Seit dem Mittelalter müssen die niederdeutsch auch „Brokeheren“ genannten Freiwilligen bestimmte Voraussetzungen erfüllen: nämlich ledig, männlich, maximal 35 Jahre alt, „von gutem Charakter und Leumund und natürlich unbescholten“ sein. Aber genau das will der OB noch in diesem Jahr im Namen der Gleichberechtigung ändern. „Frauen können alles werden, insbesondere in Hannover – auch Bruchmeisterinnen“, meinte Onay. Mit der Sportschützin Meike Hilbeck, Vorsitzende der Fraktion von Die Partei und Volt in der hannoverschen Regionsversammlung, stehe schon eine Interessentin bereit.  

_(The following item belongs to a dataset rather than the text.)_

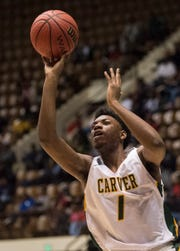 Carver's Jaykwon Walton (1) goes up for a layup during the Class 6A southeast regional championship at Garrett Coliseum in Montgomery, Ala., on Tuesday, Feb. 19, 2019. Carver leads Lanier 26-23 at halftime.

Zwar stimmte der Verwaltungsrat der Schützenstiftung seinem Vorstoß zu, doch an der Basis regt sich Widerspruch. Umgehend startete ein ehemaliger Bruchmeister eine Online-Petition, die bei Redaktionsschluß über 800 Mitzeichner aufwies. Die, die an der Tradition festhalten wollen, weisen darauf hin, daß mit den von alters her geltenden Regeln ja nicht nur Frauen vermeintlich „diskriminiert“ werden, sondern auch verheiratete Männer ab 36.  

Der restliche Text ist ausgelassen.